Consent within BDSM is an issue that attracts much attention in the field. Practitioners' interests are in ensuring appropriate consent for personal, ethical, and legal reasons. The law also has its own approach to consent in deeming certain acts legal or illegal (see consent (criminal)).
Non-consensual play is considered abuse and not accepted by the BDSM community.
Types of consent
Consent is a vital element in all psychological play, and consent can be granted in many ways. Some employ a written form known as a "Dungeon negotiation form"; for others a simple verbal commitment is sufficient. Consent can be limited both in duration and content.

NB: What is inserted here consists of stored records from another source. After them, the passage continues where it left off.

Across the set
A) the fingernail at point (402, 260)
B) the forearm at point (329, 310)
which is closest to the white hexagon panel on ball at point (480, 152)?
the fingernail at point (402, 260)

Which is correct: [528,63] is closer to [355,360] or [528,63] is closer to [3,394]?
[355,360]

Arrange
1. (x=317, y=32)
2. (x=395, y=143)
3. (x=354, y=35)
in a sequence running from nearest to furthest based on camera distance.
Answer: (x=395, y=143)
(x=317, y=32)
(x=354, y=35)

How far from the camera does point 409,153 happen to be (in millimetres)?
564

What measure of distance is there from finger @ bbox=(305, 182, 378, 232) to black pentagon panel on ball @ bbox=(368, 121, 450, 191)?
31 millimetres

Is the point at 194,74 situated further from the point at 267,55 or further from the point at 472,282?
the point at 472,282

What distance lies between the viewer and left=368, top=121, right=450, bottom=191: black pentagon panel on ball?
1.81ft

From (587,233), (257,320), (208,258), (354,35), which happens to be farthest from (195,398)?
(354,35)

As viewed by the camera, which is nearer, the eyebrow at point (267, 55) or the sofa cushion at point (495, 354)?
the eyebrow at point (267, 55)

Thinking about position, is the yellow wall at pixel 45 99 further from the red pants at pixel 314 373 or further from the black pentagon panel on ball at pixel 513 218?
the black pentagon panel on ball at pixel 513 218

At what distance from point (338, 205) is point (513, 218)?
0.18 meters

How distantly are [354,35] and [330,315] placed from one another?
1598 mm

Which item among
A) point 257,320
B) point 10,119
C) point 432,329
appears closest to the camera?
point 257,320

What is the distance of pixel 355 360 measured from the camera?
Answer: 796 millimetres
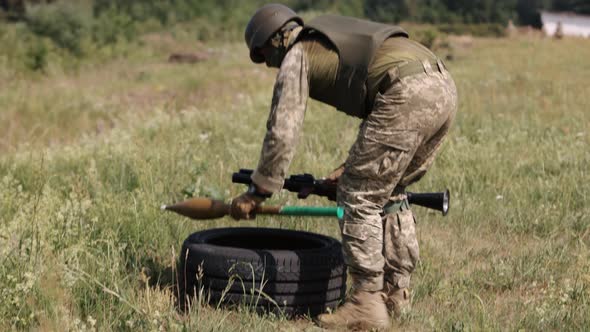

Consensual non-consensuality is a mutual agreement to be able to act as if consent has been waived. In essence it is an agreement that, subject to a safeword or other restrictions and reasonable care and common sense, consent (within defined limits) will be given in advance and with the intent of being irrevocable under normal circumstances, at times without foreknowledge of the exact actions planned. As such, it is a show of extreme trust and understanding and usually undertaken only by partners who know each other well or otherwise agree to set clear safe limits on their activities.
It is not unusual to grant consent only for an hour or for an evening. When a scene lasts for more than a few hours, some might decide to draft a "scene contract" that defines what will happen and who is responsible for what. Some "contracts" can become quite detailed and run for many pages, especially if a scene is to last a weekend or more.
For long term consent, a "Slave Contract" is sometimes used. BDSM "contracts" are only agreements between consenting adults and are not legally binding; in fact, the possession of one may be considered illegal in some areas. Slave contracts are simply a way of defining the nature and limits of the relationship. Other couples know each others likes and dislikes and play accordingly. Such arrangements typically use a safeword, a signal by one or more of the participants that the action in question should either stop or that the session should end completely.
Several of the activities in sexual BDSM play would be considered illegal and fall under the definitions of rape, assault or similar crimes or torts, if performed without consent. However, most legal systems include a general defense that activities performed with the victim's consent shall not be considered a crime or a tort. This raises some legal and ethical issues, such as:
- What is consent?
- Who can express consent? (For example: children are typically not considered to be able to give consent to sex.)
- When do we define consent as given?
- When is given consent invalidated?
- And are there activities that we still cannot allow, even with the victim's consent?
These concerns apply not only to BDSM but to every kind of interaction between persons. See Consent (criminal) for the general discussion.
The issue of consent in BDSM has caused a controversy in some countries since certain activities, (including some kinds of edgeplay) remains unlawful even when consent has been freely given. In such countries, these activities will always be viewed by law enforcement as unlawful when discovered, even though the activities have been entirely private. The Spanner case in England demonstrates the point, where participants in a consensual mutual BDSM play party were arrested. At all stages, the national and European Court ruled against them on the basis that a person under English law may not give consent to anything more than minor injury. Interested people may think that private mutual activities should not be the subject of law as a matter of public policy, a view which has some legal backing in the United States from the case of Lawrence v. Texas where it was effectively ruled that the state lacked the power to declare an activity illegal purely on the basis of moral opinion.
The March 5th 2007 conviction of Glenn Marcus on counts of sex trafficking & forced labor renewed much debate on this issue. Likewise in April 2007, two UK men were convicted of false imprisonment in a case where a third party who had been treated like a dog asserted the matter had not been consensual.